Alla delineazione criticamente più approfondita di questo importante problema, concernente direttamente l'immagine epistemologica più corretta e rigorosa della conoscenza scientifica, propria e specifica dell'impresa scientifica, ha del resto fornito un prezioso e interessante contributo, peraltro in profonda sintonia con l’opera e la stessa riflessione galileiana, un altro grande fisico e scienziato del Novecento, Albert Einstein (1879 - 1955). Infatti Einstein, scrivendo, il 7 maggio 1952, a Maurice Solovine (1875 -1958)

8

, per illustrare proprio il suo modo complessivo ed unitario di intendere la «questione epistemologica» connessa con la precisa natura concettuale della scienza, ha tracciato il seguente, assai illuminante, disegno:

8 A. Einstein, Lettres a Maurice Solovine, reproduites en facsimile et traduit en français, Gauthhier-

Villars, Editeur-Imprimeur-Libraire, Paris 1956, pp. 118-121.

(17)

Figura n. 1

La linea E indica il piano delle «esperienze immediate», quello che potremmo indicare, à la Husserl, come il piano del Lebenwelt. Non è naturalmente un kosmos, ovvero un mondo ordinato, bensì un autentico caos, ovvero un mondo prodotto dalle nostre sensazioni immediate, vitali, spesso contraddittorie e confuse, a partire dalle quali si può tuttavia decidere di costruire poi un mondo ordinato e rigoroso, appunto quello della conoscenza. Questo primo livello rappresentato dalle esperienze immediate può anche essere configurato come il mondo della vita pragmatica entro il quale tutti noi siamo sempre costantemente immersi. Da questo mondo della prassi trae origine ogni nostra possibilità operativa, come anche ogni nostra possibile conoscenza oggettiva.
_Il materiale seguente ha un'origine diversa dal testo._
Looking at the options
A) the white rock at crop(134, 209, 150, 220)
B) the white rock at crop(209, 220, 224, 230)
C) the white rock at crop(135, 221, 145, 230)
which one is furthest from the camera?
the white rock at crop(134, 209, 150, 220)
Nel disegno di Einstein gli A rappresentano poi «gli assiomi, dai quali traiamo conclusioni». Secondo Einstein da un punto di vista psicologico gli A poggiano sulle E, tuttavia non esiste alcun «percorso logico» che dalle E conduca necessariamente agli A: esiste «solamente una connessione intuitiva (psicologica) e sempre “sino a nuovo ordine”». Non a caso l'arco di parabola che porta agli A prende le mosse non dal piano E, bensì da un punto leggermente staccato che fluttua leggermente sopra il piano E. Il suo lieve ma chiaro distacco dal piano E indica allora la presenza di una realtà che, pur essendo prossima ad E, tuttavia non coincide affatto con le nostre esperienze sensibili immediate. Semmai, come si è accennato, “fluttua” sopra E, creando così la possibilità di pervenire a degli assiomi teorici come A. Dagli assiomi teorici A, continua Einstein, «si ricavano, con procedimento deduttivo, enunciati particolari S che possono pretendere di essere veri». Infine, «gli S sono messi in relazione con le E (verifica per mezzo dell'esperienza)». Secondo Einstein anche questa connessione tra gli S e il piano E

«appartiene essa stessa alla sfera extralogica (intuitiva), non essendo di natura logica la relazione tra i concetti che intervengono negli enunciati e le esperienze immediate». Per questa ragione il nesso tra gli S e il piano E è indicato da linee tratteggiate: il tratteggio indica, appunto, la problematicità intrinseca complessiva di questo auspicato “ritorno” al piano dell'esperienza. Ma Einstein si premura anche di precisare che

«questa relazione tra gli S e le E è tuttavia (pragmaticamente) molto meno incerta di quella che sussiste tra gli A e le E (ad esempio, tra il concetto di cane e le corrispondenti esperienze immediate).

Se una tale corrispondenza, pur restando inaccessibile alla logica, non potesse essere stabilita con un elevato grado di certezza, tutto l'armamentario logico non avrebbe alcun valore ai fini della

“comprensione della realtà” (esempio, la teologia)».